━━━━━ Working data
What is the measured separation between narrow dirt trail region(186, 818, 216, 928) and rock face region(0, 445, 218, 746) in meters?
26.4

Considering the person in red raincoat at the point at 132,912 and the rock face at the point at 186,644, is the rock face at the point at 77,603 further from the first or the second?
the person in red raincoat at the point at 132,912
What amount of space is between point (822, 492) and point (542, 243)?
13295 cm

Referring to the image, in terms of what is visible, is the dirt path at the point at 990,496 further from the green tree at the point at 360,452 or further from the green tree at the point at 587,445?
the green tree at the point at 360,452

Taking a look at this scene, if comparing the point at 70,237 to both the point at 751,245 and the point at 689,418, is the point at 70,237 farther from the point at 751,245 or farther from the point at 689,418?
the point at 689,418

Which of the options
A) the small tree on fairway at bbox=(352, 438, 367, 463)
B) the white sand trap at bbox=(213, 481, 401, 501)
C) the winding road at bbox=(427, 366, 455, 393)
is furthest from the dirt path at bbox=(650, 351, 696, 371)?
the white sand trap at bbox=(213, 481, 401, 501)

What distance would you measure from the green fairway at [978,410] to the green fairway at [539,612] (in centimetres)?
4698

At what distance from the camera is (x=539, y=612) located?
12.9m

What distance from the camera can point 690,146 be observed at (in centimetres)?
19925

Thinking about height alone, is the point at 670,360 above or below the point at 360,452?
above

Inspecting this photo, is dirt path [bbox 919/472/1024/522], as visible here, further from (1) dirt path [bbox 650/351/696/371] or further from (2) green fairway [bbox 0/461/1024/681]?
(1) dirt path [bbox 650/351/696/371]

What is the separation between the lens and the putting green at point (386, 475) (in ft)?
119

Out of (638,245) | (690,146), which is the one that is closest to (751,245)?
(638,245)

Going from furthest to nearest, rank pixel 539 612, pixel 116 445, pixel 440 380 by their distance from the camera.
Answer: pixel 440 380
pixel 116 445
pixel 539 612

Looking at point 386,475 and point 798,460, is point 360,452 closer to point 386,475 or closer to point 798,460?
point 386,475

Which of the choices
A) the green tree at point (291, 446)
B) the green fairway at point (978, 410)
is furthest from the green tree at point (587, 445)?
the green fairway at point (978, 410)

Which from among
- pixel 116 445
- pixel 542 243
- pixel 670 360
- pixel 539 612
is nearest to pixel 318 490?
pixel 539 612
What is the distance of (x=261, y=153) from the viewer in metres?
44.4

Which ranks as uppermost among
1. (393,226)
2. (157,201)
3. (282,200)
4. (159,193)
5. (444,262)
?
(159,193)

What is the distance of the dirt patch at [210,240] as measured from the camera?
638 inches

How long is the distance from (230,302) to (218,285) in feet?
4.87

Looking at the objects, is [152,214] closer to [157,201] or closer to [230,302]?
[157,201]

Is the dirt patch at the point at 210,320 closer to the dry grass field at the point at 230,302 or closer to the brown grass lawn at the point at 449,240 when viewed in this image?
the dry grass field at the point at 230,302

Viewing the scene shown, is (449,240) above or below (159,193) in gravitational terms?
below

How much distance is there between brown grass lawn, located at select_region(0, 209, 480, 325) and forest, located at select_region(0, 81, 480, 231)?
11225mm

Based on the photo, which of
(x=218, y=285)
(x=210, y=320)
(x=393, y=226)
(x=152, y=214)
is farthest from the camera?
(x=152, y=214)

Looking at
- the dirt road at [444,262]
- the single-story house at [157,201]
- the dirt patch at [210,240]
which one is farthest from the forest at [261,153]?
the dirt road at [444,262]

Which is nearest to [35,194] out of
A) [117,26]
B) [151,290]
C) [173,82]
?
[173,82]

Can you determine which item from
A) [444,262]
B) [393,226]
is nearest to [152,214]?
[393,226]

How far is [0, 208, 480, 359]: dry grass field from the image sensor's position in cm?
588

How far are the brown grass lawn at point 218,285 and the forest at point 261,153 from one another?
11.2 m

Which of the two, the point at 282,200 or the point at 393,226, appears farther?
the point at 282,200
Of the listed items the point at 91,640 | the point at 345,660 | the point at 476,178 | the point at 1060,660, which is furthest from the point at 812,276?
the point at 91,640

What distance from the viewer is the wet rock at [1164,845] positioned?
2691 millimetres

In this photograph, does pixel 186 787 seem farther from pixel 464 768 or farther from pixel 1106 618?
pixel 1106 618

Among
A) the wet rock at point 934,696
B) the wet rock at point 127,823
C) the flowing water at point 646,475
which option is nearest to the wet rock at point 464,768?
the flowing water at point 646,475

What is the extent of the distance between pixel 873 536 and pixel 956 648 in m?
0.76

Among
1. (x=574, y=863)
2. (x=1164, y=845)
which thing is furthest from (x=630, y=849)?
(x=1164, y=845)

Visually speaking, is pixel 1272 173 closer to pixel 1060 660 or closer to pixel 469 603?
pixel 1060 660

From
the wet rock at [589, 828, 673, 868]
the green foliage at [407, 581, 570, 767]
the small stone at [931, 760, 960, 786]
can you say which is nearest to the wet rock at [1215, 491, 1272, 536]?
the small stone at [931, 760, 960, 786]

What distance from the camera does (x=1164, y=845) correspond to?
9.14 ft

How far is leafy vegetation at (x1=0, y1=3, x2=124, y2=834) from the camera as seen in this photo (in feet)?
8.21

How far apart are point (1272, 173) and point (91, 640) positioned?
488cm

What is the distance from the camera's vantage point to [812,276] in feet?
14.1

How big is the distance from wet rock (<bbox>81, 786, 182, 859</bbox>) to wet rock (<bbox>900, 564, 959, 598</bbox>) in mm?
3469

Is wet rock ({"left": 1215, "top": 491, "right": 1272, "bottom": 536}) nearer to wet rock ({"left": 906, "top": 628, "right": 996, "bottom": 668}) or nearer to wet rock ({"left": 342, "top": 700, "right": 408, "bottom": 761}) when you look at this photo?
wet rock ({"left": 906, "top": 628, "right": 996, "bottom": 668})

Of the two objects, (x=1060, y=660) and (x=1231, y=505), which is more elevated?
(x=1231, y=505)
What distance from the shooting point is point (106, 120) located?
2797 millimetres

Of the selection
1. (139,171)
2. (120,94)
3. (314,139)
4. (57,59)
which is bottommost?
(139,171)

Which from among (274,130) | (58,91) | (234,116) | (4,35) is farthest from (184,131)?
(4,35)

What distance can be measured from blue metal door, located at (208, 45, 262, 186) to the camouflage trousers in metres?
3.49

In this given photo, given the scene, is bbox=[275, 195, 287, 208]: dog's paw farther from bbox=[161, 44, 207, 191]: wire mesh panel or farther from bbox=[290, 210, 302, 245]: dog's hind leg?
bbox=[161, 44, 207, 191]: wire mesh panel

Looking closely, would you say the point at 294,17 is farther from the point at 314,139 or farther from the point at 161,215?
━━━━━━━━━━
**Problem to work on**
Copy all of the material above word for word, keeping every line unchanged.

**Answer to this task**
What is the measured separation between narrow dirt trail region(186, 818, 216, 928) and rock face region(0, 445, 218, 746) in meters?
26.4

Considering the person in red raincoat at the point at 132,912 and the rock face at the point at 186,644, is the rock face at the point at 77,603 further from the first or the second?
the person in red raincoat at the point at 132,912
What amount of space is between point (822, 492) and point (542, 243)?
13295 cm

Referring to the image, in terms of what is visible, is the dirt path at the point at 990,496 further from the green tree at the point at 360,452 or further from the green tree at the point at 587,445?
the green tree at the point at 360,452

Taking a look at this scene, if comparing the point at 70,237 to both the point at 751,245 and the point at 689,418, is the point at 70,237 farther from the point at 751,245 or farther from the point at 689,418?
the point at 689,418

Which of the options
A) the small tree on fairway at bbox=(352, 438, 367, 463)
B) the white sand trap at bbox=(213, 481, 401, 501)
C) the winding road at bbox=(427, 366, 455, 393)
is furthest from the dirt path at bbox=(650, 351, 696, 371)?
the white sand trap at bbox=(213, 481, 401, 501)

What distance would you measure from the green fairway at [978,410] to the green fairway at [539,612] (in centimetres)?
4698

At what distance from the camera is (x=539, y=612) located?
12.9m

What distance from the camera can point 690,146 be observed at (in centimetres)?
19925

Thinking about height alone, is the point at 670,360 above or below the point at 360,452?
above

Inspecting this photo, is dirt path [bbox 919/472/1024/522], as visible here, further from (1) dirt path [bbox 650/351/696/371] or further from (2) green fairway [bbox 0/461/1024/681]?
(1) dirt path [bbox 650/351/696/371]

What is the separation between the lens and the putting green at point (386, 475) (in ft)?
119

Out of (638,245) | (690,146), which is the one that is closest to (751,245)?
(638,245)

Going from furthest to nearest, rank pixel 539 612, pixel 116 445, pixel 440 380 by their distance from the camera.
Answer: pixel 440 380
pixel 116 445
pixel 539 612

Looking at point 386,475 and point 798,460, is point 360,452 closer to point 386,475 or closer to point 798,460?
point 386,475

Which of the choices
A) the green tree at point (291, 446)
B) the green fairway at point (978, 410)
is furthest from the green tree at point (587, 445)?
the green fairway at point (978, 410)

Which from among
- pixel 116 445
- pixel 542 243
- pixel 670 360
- pixel 539 612
is nearest to pixel 318 490?
pixel 539 612
What is the distance of (x=261, y=153) from the viewer in metres?
44.4

Which ranks as uppermost among
1. (393,226)
2. (157,201)
3. (282,200)
4. (159,193)
5. (444,262)
?
(159,193)

What is the distance of the dirt patch at [210,240] as measured from the camera?
638 inches

How long is the distance from (230,302) to (218,285) in feet?
4.87

Looking at the objects, is [152,214] closer to [157,201] or closer to [230,302]?
[157,201]

Is the dirt patch at the point at 210,320 closer to the dry grass field at the point at 230,302 or closer to the brown grass lawn at the point at 449,240 when viewed in this image?
the dry grass field at the point at 230,302

Viewing the scene shown, is (449,240) above or below (159,193) in gravitational terms?
below

How much distance is there between brown grass lawn, located at select_region(0, 209, 480, 325) and forest, located at select_region(0, 81, 480, 231)?
11225mm

Based on the photo, which of
(x=218, y=285)
(x=210, y=320)
(x=393, y=226)
(x=152, y=214)
is farthest from the camera?
(x=152, y=214)

Looking at
- the dirt road at [444,262]
- the single-story house at [157,201]
- the dirt patch at [210,240]
which one is farthest from the forest at [261,153]?
the dirt road at [444,262]

Which is nearest to [35,194] out of
A) [117,26]
B) [151,290]
C) [173,82]
?
[173,82]

Can you determine which item from
A) [444,262]
B) [393,226]
is nearest to [152,214]?
[393,226]

How far is [0, 208, 480, 359]: dry grass field from the image sensor's position in cm?
588

How far are the brown grass lawn at point 218,285 and the forest at point 261,153 from one another?
11.2 m

Which of the two, the point at 282,200 or the point at 393,226, appears farther?
the point at 282,200
Of the listed items the point at 91,640 | the point at 345,660 | the point at 476,178 | the point at 1060,660, which is furthest from the point at 812,276?
the point at 91,640

What distance from the viewer is the wet rock at [1164,845] positioned?
2691 millimetres

In this photograph, does pixel 186 787 seem farther from pixel 464 768 or farther from pixel 1106 618?
pixel 1106 618

Among
A) the wet rock at point 934,696
B) the wet rock at point 127,823
C) the flowing water at point 646,475
which option is nearest to the wet rock at point 464,768?
the flowing water at point 646,475

What is the extent of the distance between pixel 873 536 and pixel 956 648 in m?
0.76

Among
1. (x=574, y=863)
2. (x=1164, y=845)
which thing is furthest from (x=630, y=849)?
(x=1164, y=845)

Visually speaking, is pixel 1272 173 closer to pixel 1060 660 or closer to pixel 469 603?
pixel 1060 660

From
the wet rock at [589, 828, 673, 868]
the green foliage at [407, 581, 570, 767]
the small stone at [931, 760, 960, 786]
can you say which is nearest to the wet rock at [1215, 491, 1272, 536]?
the small stone at [931, 760, 960, 786]

What distance from the camera does (x=1164, y=845) correspond to?
9.14 ft

How far is leafy vegetation at (x1=0, y1=3, x2=124, y2=834) from the camera as seen in this photo (in feet)?
8.21

How far apart are point (1272, 173) and point (91, 640) positioned?
488cm

What is the distance from the camera's vantage point to [812,276] in feet?
14.1

How big is the distance from wet rock (<bbox>81, 786, 182, 859</bbox>) to wet rock (<bbox>900, 564, 959, 598</bbox>) in mm?
3469

Is wet rock ({"left": 1215, "top": 491, "right": 1272, "bottom": 536}) nearer to wet rock ({"left": 906, "top": 628, "right": 996, "bottom": 668}) or nearer to wet rock ({"left": 342, "top": 700, "right": 408, "bottom": 761}) when you look at this photo?
wet rock ({"left": 906, "top": 628, "right": 996, "bottom": 668})

Of the two objects, (x=1060, y=660) and (x=1231, y=505), which is more elevated?
(x=1231, y=505)
What distance from the shooting point is point (106, 120) located?
2797 millimetres

Of the selection
1. (139,171)
2. (120,94)
3. (314,139)
4. (57,59)
which is bottommost?
(139,171)

Which from among (274,130) | (58,91) | (234,116) | (4,35) is farthest from (184,131)?
(4,35)

What distance can be measured from blue metal door, located at (208, 45, 262, 186) to the camouflage trousers in metres?
3.49

In this given photo, given the scene, is bbox=[275, 195, 287, 208]: dog's paw farther from bbox=[161, 44, 207, 191]: wire mesh panel or farther from bbox=[290, 210, 302, 245]: dog's hind leg?
bbox=[161, 44, 207, 191]: wire mesh panel

Looking closely, would you say the point at 294,17 is farther from the point at 314,139 or farther from the point at 161,215?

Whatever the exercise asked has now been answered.